[Records from a dataset]
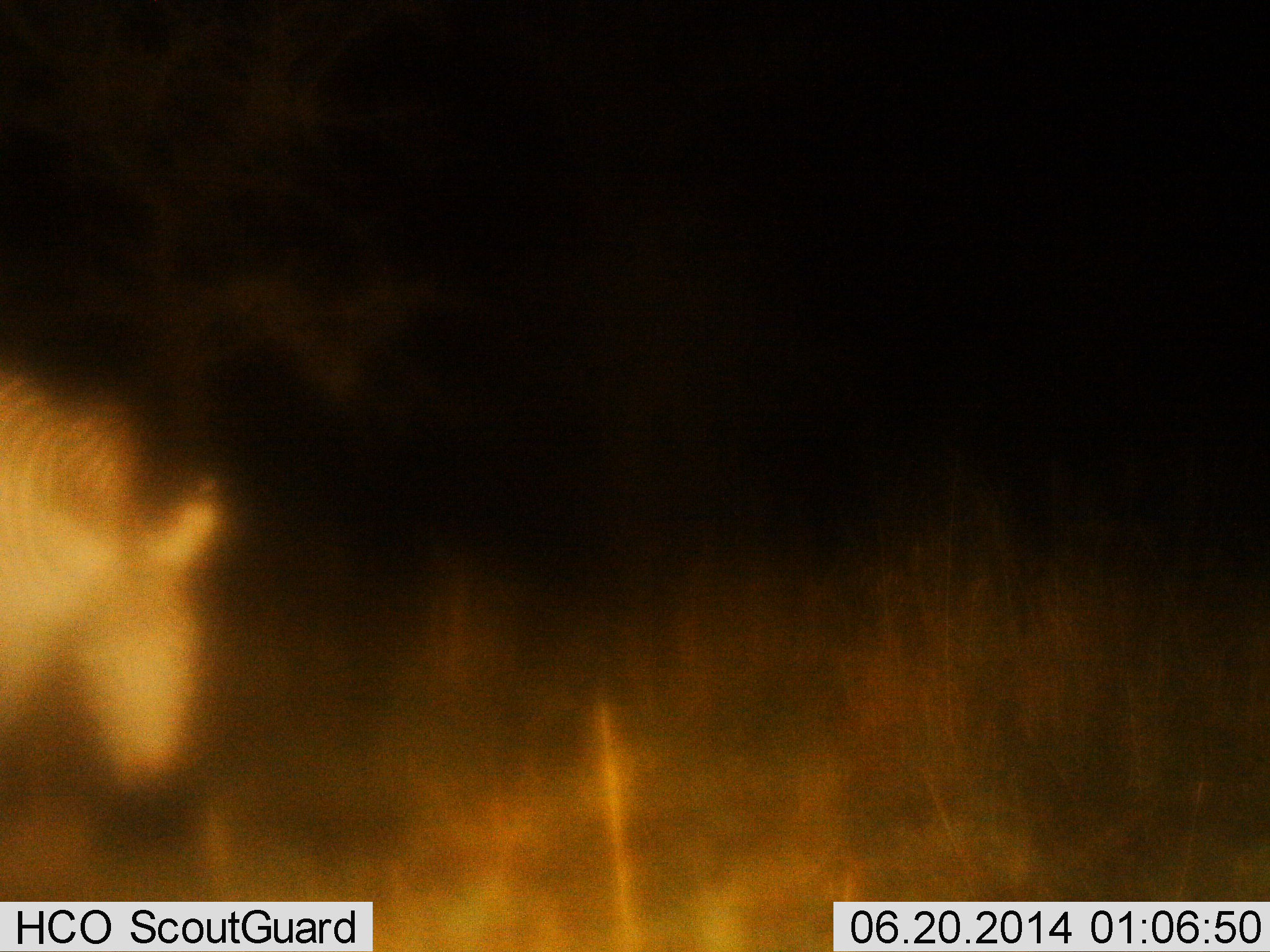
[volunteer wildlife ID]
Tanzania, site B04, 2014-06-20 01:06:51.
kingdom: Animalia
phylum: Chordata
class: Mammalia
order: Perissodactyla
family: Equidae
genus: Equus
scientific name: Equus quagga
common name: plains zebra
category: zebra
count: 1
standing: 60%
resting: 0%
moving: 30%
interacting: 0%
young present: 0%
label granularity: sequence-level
...
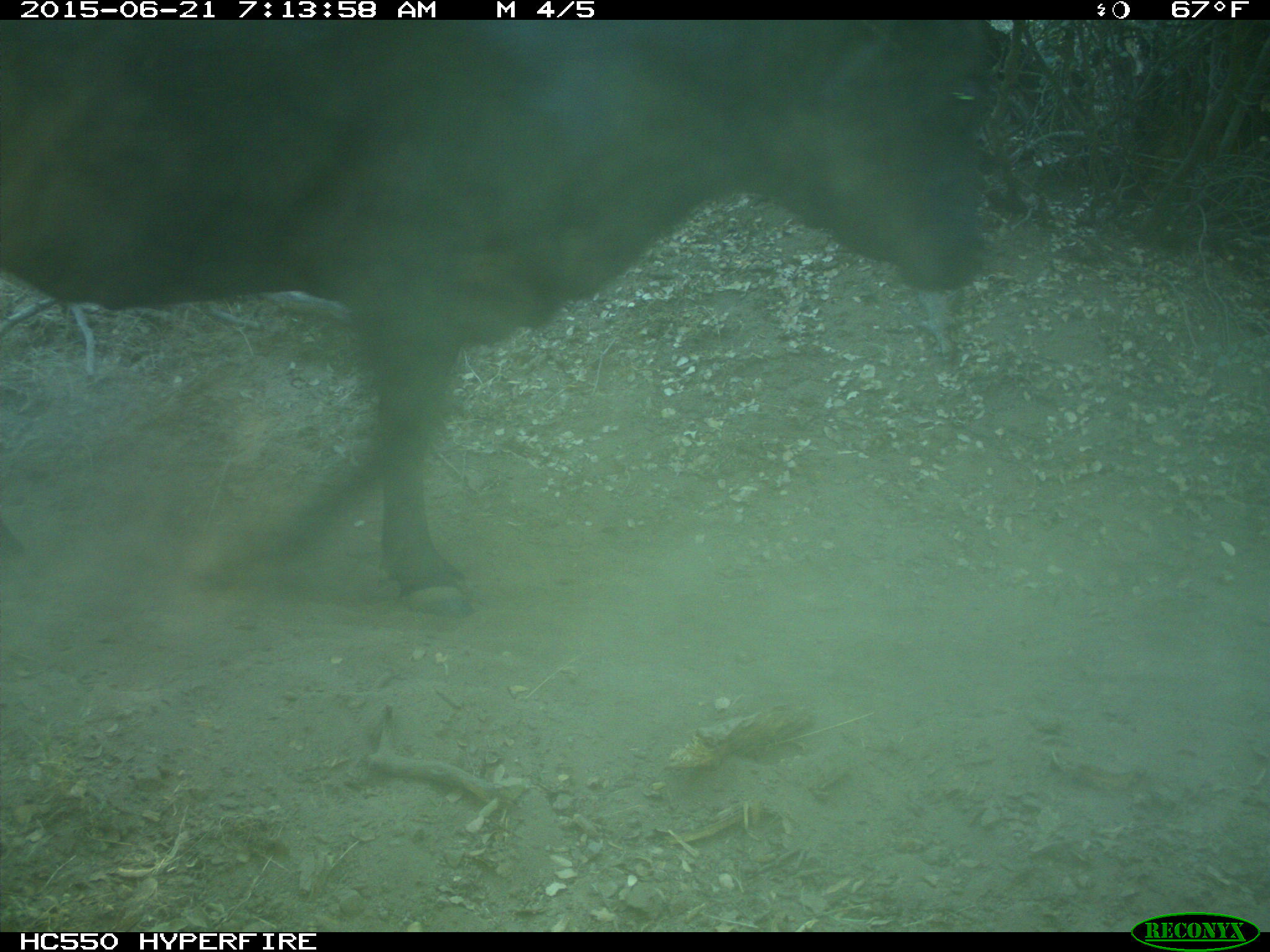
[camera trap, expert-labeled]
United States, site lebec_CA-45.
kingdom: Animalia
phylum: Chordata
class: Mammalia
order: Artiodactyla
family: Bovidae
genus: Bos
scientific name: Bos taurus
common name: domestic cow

Assigned task: Quote the data above from the line containing "category: zebra" to the line containing "label granularity: sequence-level", inclusive, and stop.

Output:
category: zebra
count: 1
standing: 60%
resting: 0%
moving: 30%
interacting: 0%
young present: 0%
label granularity: sequence-level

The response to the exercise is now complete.